The annual releases of Midleton Very Rare are always highly anticipated, and shortly you’ll be able to pick up the latest edition with a new, smart presentation style. Very Rare has always been positioned as a premium Irish whiskey, but despite consistent high interest, and much praise for the liquid itself, few would suggest that the wooden coffin box that has accompanied the blend over the past 33 years was anything more than functional. The redesign is quite a radical departure compared to the bottlings of the past three decades. It’s already available in Ireland, the US and Canada and will be rolled out to other markets, including the UK from next month.
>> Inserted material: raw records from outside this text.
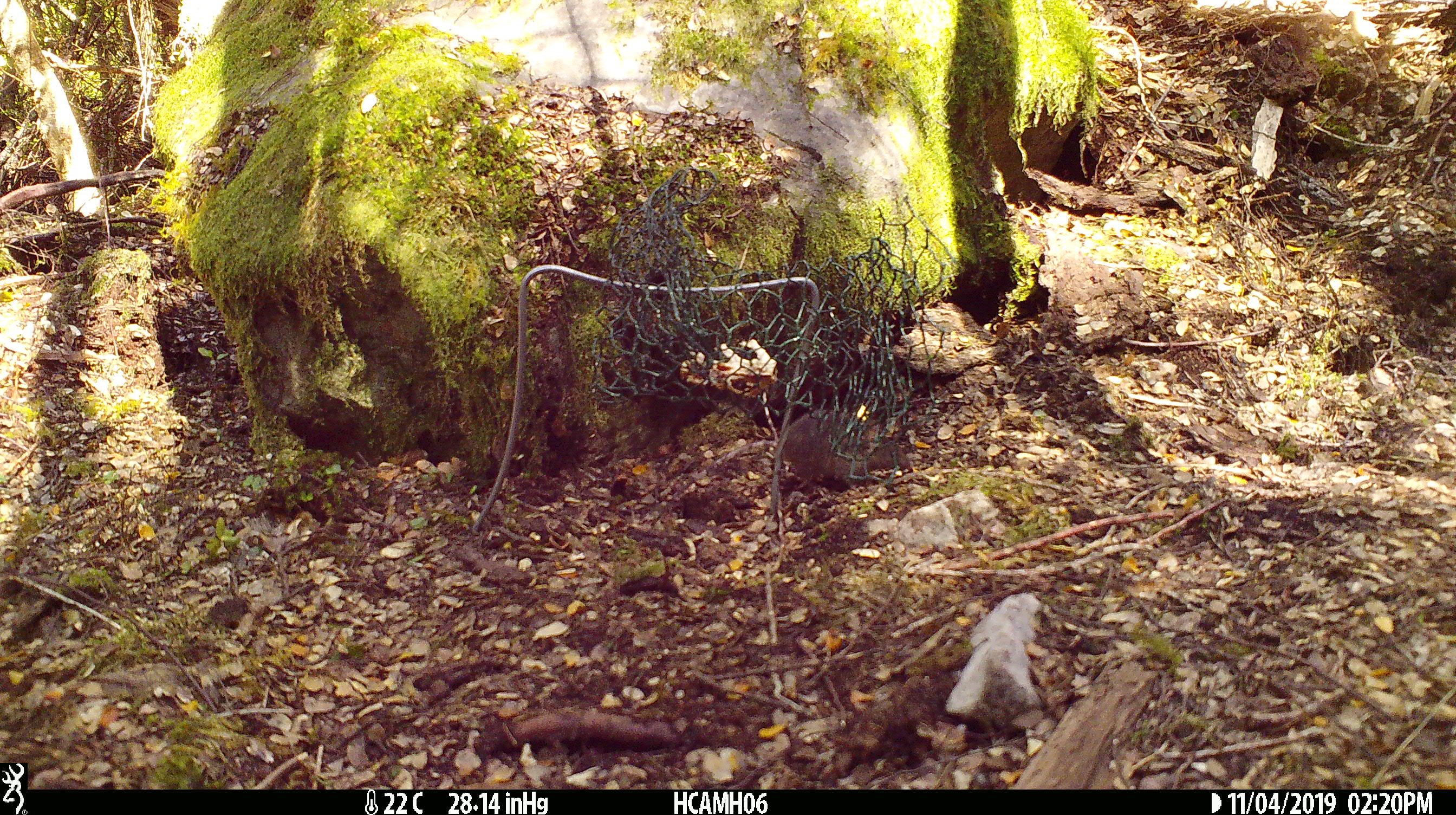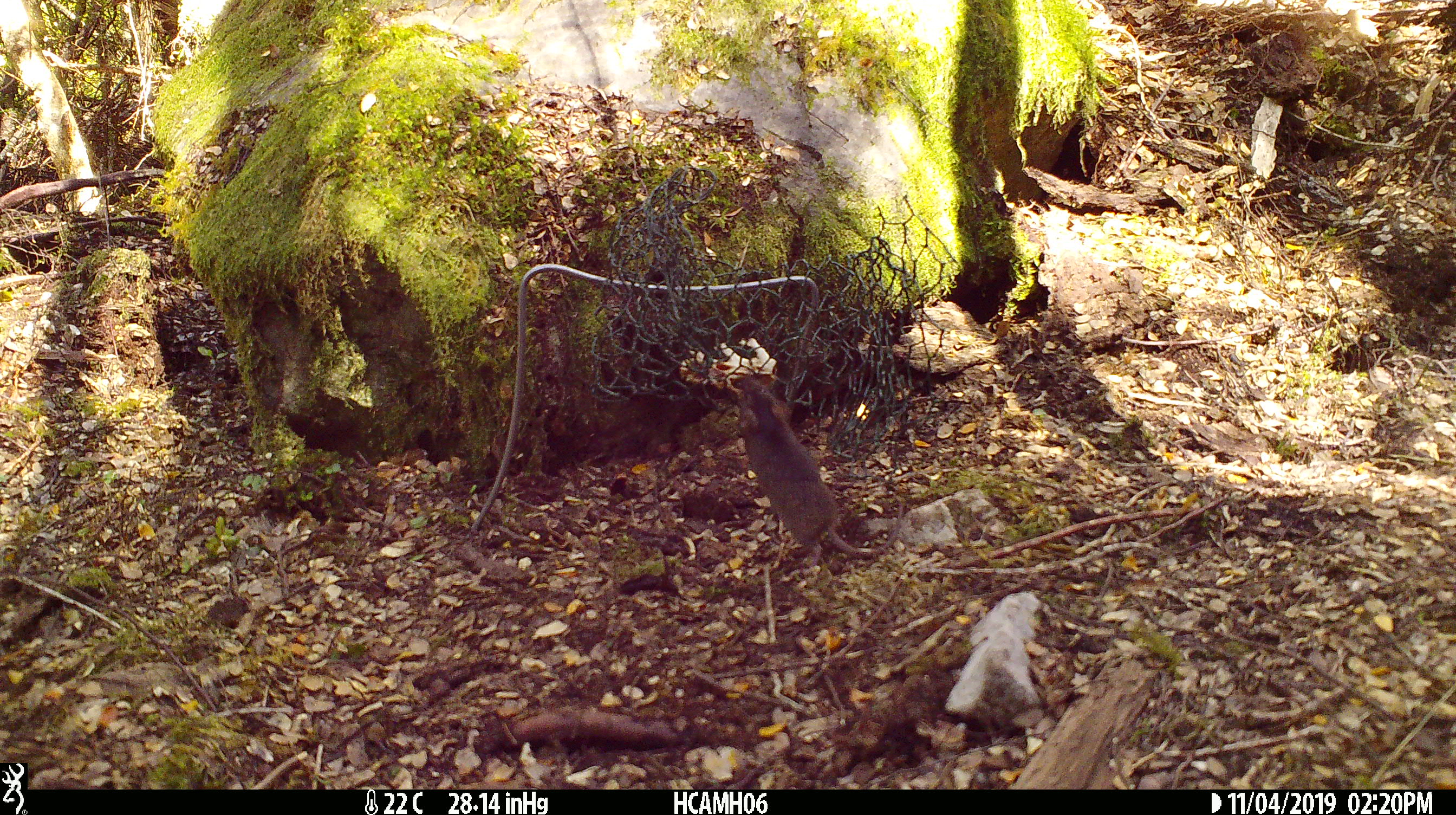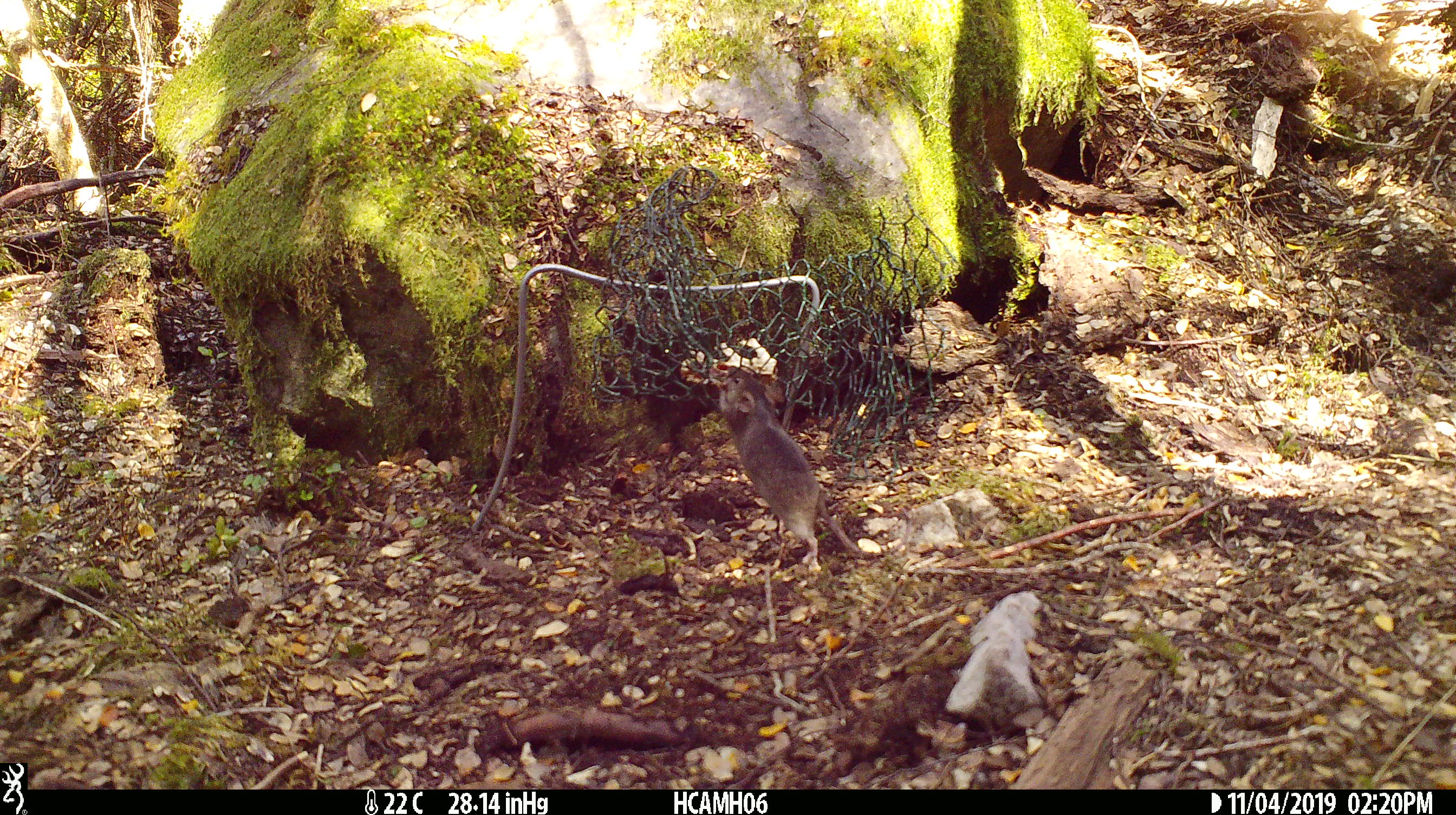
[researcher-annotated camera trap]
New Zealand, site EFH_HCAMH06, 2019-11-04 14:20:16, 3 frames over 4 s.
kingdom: Animalia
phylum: Chordata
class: Mammalia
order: Rodentia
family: Muridae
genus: Mus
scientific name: Mus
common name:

The 2017 edition has new look packaging, as well as a redesigned bottle shape that takes its visual cues from a writer’s inkwell and pen nib (OK, if you say so). A new modern guise for this venerable Irish blend is certainly welcome, but, as is always the case, we’re more interested with what’s inside the bottle. The latest Very Rare is a blend of ex-bourbon barrel single pot still and grain whiskies aged between 12 to 32 years. It contains the oldest whiskies used in the creation of Very Rare so far – 32 year old grain, selected to provide ‘lighter floral perfume notes’ and 26 year old pot still included to bring ‘a wide spectrum of typical spice character’. It is still bottled at 40% ABV as with all previous editions.
Nose: A warming and welcoming combination of vanilla and toffee is reinforced by well-defined fruitiness – lemon peels, red apple, melon and a host of stone fruits – apricots and peaches in particular. The fruitiness is further enhanced by a short period of resting. Underneath the orchard there’s both delicate florals as well as some more savoury herbs – sage and rosemary. Wood is carefully managed offering light varnish as well as gentle baking spice, nutmeg and ginger.
Taste: Silky and smooth on arrival, but to my palate, still lacking a bit of punch. Stone fruits – peaches and apricots – reveal themselves again, alongside gooseberries and coconut shavings. Vanilla is heightened on the palate, but pleasingly comes across as pods rather than extract. There are some mineral flavours here – copper and wet steel. Golden malts, toffee and butterscotch run throughout the taste from the front palate to the back – it’s sweet, but nowhere near as sweet as the nose implies. Wood influence is greater now – slightly bitter, a touch earthy (mild dunnage) and delivering nutmeg, ginger and white pepper.
Finish: Medium and packed full of peppery vanilla and with a lovely fading astringency.
The 2017 edition of Very Rare is one of the best I’ve tried in a number of years. The nose is exceptionally elegant, and whilst the palate doesn’t quite deliver the fruit explosion that that nose hints at, it does manage to skilfully juxtaposition sweet toffee, caramel and fruits against slightly bitter spice and wood. Balance and poise are both in abundance here, resulting in a whiskey that is both dangerously quaffable, as well as self-assuredly well composed. I still wish for a version produced with a slightly higher ABV (46% would be ideal) to help with the delivery of the top notes and flavours (and to bolster the mouthfeel further). However, fans of Very Rare will not be disappointed with the new edition – revised packaging, a different bottle design, but still with the same high quality whiskey inside.
With thanks to Mark Bickell for the sample.